初めは日想観。太陽が沈む姿を観じ、太陽の沈む彼方に如来の浄土がある。それを教えていく。第二は水想観。

第三は宝地観。その時に八十億劫の罪があるということを知る。長い長い間に犯して来た罪があることを知らされる。教えが進んで行くに従って罪がわかる。第四宝樹観。第五宝池観。第六観が総想観。その時に無量億劫の罪を知らされるのである。そして第七華座観のはじめに、念仏申そうという釈尊のお勧めに遇(お)うて、空中住立(くうちゅうじゅりゅう)の仏におあいする。空中住立の仏とは、遠い所にあると思っておった阿弥陀仏が二菩薩を従えてこの韋提希の上に現れて下さる。如来今ここにいるということが分かった。これが殻を出た世界。
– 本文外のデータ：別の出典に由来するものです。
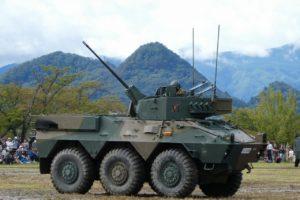 砲塔を動かす87式偵察警戒車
計いの世界から、如来われと共にあるという世界に出るのには、教を聞いて、自己の罪にめざめること。そういうことを『観経』は教えている。教によって自分が分かるということが大事。そのことが成就しにくい。繰り返して申しているが、その癌は計いである。どうしたらよいか、考え方を教えて下さい。受け止め方を教えて下さい、それを実行したいと、もたもたしている。教を聞いて遂に自己の罪に目覚めることが、計いのない世界に出る道である。それを真の求道という。従って、教を聞いても自分自身が分からないというのが一番情けない。それでは本当の進展にはならないのである。

以上、大体異義篇のはじめの話を申しました。